NESTLED at the foot of the rugged moorland of Boulsworth Hill is the village of Trawden.

The village, which is surrounded in every direction by hills, spawls down from the base of the 1,696ft hill to the hamlet of Cottontree.

Originally a hunting forest, Trawden is believed to have been inhabited since prehistoric times by small groups of people.

It continued to be a hunting forest up to 1506, with vaccaries for rearing oxen. After this, clearings were made for cultivation of farmland and the village began to take shape.

At one time, there were more than 100 farms in the village, however only a handful remain.

During the industrial revolution more houses were needed for the workers in the many cotton mills in the village, and Trawden began to take its current shape.

The village is still known for its agricultural roots, having hosted the annual Trawden agricultural show since 1925.

The show is the biggest agricultural show in the region and attracts people from across the UK.

In more recent years, the village has also become home to an annual garden festival and scarecrow trail which takes place during the first weekend of July. The event is run by villagers to help fund the agricultural show.

Last year, a group of villagers started a growing co-operative to grow, share and cook their own food.

The group cultivates unused areas of the village to grow herbs, fruit and vegetables and holds regular meetings to swap home-grown produce.

Coun Paul White, who represents Boulsworth ward, described the village as ‘a place with a real heart and fantastic community spirit’.

He said: “Trawden is right on the doorstep of Boulsworth. It is firmly routed in the community and is surrounded by fantastic countryside.

“The village has an amazing sense of community spirit with lots of resources, and hundreds of people in the village who put in much effort to make things happen.

“Trawden has lots of essential amenities, a fantastic doctors, a popular school, a post office with good opening times, a church and a working mens’ club as well as a bowling club and a bus route.

“There is also a small children’s playground which has recently had some work done to tidy it up.

“One of the things that the village is great for is social clubs.

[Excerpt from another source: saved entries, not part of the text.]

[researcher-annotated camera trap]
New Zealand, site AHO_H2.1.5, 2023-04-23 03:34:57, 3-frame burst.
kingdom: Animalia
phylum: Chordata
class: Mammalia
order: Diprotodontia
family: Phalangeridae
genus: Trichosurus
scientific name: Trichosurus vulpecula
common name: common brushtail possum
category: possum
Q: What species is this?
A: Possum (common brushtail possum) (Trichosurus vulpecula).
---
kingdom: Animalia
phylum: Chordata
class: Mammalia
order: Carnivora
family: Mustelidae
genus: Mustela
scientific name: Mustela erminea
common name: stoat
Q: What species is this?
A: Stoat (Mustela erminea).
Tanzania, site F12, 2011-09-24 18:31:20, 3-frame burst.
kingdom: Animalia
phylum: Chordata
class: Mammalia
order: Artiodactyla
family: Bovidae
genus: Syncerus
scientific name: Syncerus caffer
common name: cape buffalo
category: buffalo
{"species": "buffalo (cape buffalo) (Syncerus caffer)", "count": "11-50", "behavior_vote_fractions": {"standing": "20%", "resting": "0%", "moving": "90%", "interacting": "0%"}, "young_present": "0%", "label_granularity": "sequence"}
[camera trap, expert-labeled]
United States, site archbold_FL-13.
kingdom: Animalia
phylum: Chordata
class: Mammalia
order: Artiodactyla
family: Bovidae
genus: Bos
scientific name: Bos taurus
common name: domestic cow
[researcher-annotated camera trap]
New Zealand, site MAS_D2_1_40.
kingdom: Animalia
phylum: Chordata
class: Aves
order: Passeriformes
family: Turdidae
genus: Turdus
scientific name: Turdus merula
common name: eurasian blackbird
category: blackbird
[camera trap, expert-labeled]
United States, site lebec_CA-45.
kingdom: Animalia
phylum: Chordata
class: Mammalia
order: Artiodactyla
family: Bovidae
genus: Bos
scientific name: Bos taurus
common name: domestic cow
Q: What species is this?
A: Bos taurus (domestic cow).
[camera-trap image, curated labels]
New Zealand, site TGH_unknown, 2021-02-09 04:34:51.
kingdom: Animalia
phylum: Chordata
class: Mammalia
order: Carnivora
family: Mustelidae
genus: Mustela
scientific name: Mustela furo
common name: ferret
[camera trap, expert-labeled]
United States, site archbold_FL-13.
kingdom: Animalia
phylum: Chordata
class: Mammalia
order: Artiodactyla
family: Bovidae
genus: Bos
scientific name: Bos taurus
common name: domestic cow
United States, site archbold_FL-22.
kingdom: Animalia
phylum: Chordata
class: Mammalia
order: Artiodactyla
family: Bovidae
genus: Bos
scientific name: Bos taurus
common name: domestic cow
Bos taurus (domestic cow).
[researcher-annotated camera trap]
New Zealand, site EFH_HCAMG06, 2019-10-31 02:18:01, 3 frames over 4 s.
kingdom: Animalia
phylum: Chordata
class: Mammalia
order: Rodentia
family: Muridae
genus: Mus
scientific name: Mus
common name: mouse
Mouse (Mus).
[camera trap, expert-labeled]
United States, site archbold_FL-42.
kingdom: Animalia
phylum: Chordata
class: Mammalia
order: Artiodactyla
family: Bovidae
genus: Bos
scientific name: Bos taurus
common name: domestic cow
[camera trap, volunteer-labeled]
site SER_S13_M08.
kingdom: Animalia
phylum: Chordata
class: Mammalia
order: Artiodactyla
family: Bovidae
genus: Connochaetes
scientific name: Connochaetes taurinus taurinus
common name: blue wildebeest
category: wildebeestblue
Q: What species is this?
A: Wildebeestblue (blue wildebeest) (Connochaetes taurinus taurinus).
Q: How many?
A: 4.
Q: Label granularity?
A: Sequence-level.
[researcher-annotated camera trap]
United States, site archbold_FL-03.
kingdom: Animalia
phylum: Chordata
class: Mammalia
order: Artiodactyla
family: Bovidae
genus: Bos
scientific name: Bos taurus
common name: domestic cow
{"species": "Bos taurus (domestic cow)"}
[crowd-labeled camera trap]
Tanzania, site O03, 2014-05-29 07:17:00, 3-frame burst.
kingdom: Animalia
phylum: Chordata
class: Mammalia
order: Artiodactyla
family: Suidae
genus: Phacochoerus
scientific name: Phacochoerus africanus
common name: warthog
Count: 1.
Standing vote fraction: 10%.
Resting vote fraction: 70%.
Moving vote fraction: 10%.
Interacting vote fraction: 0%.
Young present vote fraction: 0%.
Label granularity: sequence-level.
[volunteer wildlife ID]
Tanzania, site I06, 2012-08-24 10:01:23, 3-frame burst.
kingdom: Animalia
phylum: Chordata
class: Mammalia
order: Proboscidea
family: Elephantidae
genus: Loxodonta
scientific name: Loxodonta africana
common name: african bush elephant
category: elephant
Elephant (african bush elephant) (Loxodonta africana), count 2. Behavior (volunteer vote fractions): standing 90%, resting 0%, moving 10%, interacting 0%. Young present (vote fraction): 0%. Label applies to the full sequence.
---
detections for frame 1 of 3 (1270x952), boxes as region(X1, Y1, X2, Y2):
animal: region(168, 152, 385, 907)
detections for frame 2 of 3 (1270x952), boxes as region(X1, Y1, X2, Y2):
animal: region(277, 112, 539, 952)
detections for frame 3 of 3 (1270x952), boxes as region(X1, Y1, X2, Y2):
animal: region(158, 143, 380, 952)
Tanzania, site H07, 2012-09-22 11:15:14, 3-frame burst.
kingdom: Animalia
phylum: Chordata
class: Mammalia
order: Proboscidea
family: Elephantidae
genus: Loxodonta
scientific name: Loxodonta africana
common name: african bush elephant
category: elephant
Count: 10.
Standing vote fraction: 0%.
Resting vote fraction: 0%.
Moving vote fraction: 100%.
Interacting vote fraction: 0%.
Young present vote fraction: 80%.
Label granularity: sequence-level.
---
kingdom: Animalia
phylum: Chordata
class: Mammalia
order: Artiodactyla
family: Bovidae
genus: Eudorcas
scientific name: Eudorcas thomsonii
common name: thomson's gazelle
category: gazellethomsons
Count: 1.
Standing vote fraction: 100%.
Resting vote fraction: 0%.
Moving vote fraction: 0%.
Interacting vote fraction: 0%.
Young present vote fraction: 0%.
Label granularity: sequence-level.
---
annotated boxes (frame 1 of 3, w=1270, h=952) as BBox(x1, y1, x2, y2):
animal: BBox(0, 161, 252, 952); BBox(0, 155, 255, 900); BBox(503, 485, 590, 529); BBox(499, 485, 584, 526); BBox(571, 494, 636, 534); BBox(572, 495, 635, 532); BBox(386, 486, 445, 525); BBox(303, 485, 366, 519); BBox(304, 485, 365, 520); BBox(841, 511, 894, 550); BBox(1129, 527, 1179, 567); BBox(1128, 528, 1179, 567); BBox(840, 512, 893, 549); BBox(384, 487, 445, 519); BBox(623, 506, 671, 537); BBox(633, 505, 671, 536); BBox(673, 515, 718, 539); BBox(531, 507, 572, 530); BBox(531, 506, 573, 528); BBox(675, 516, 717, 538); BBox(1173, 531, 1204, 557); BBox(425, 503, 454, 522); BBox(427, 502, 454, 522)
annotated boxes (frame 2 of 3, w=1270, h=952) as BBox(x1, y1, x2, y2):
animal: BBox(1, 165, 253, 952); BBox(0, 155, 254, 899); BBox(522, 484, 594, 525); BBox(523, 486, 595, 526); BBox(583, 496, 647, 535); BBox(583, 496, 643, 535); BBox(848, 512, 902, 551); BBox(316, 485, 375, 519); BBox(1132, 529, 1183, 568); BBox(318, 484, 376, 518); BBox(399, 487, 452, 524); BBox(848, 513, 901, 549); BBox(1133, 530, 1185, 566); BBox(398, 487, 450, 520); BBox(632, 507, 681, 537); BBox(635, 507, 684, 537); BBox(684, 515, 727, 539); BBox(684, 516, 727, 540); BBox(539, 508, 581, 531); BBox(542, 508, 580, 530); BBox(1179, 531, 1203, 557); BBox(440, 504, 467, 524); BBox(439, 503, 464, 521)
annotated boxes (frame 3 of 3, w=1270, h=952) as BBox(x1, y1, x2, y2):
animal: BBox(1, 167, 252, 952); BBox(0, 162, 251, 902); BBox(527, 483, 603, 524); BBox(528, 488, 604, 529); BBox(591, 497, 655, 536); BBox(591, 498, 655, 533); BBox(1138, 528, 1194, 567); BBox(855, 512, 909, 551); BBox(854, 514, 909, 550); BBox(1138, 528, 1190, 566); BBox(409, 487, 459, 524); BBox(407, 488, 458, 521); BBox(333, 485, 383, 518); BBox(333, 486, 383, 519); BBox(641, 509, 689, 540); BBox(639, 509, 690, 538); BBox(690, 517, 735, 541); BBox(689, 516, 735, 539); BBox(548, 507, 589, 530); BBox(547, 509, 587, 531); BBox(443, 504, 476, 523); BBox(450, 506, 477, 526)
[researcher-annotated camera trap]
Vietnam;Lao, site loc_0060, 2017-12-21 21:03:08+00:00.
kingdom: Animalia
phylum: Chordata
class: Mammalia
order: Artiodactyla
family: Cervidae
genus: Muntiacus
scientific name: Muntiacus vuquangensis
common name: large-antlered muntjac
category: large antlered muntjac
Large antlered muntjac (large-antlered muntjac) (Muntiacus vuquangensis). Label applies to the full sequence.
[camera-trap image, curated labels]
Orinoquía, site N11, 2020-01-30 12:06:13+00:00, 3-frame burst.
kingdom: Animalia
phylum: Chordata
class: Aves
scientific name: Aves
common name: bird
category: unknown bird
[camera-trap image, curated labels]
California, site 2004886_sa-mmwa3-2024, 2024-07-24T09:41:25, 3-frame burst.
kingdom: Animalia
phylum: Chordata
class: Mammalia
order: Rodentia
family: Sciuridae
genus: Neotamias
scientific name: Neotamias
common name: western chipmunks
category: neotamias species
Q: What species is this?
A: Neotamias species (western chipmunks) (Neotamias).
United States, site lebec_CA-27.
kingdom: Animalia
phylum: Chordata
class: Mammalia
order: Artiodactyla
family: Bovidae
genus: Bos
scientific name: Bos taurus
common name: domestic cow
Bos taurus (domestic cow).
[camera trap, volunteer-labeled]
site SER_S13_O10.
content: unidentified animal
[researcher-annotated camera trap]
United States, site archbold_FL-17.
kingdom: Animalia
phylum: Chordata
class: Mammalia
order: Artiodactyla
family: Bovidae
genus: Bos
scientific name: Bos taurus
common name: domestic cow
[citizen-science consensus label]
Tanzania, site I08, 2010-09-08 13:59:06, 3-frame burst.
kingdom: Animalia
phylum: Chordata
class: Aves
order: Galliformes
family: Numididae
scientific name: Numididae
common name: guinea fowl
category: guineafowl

These include brownies, guides, a bowling club, a good football club Trawden Celtic, and now the growing co-operative.

“Trawden also has many small thriving businesses including a couple of garages, a beautician and a staging company.

“The village has been lacking a nice pub, however the Trawden Arms has been bought and is due to open in the coming months.

“I think it is essential for the people in the village to keep the amenities which are vital to retain the sense of community and attract people to live here.

“For a while Trawden, like many villages, suffered from rural decline, however money is now being put back into the villages.

“In terms of Trawden private investment, the former Empress Mill has been converted into flats, and houses have been built around it which are bringing in more people to live in the village.”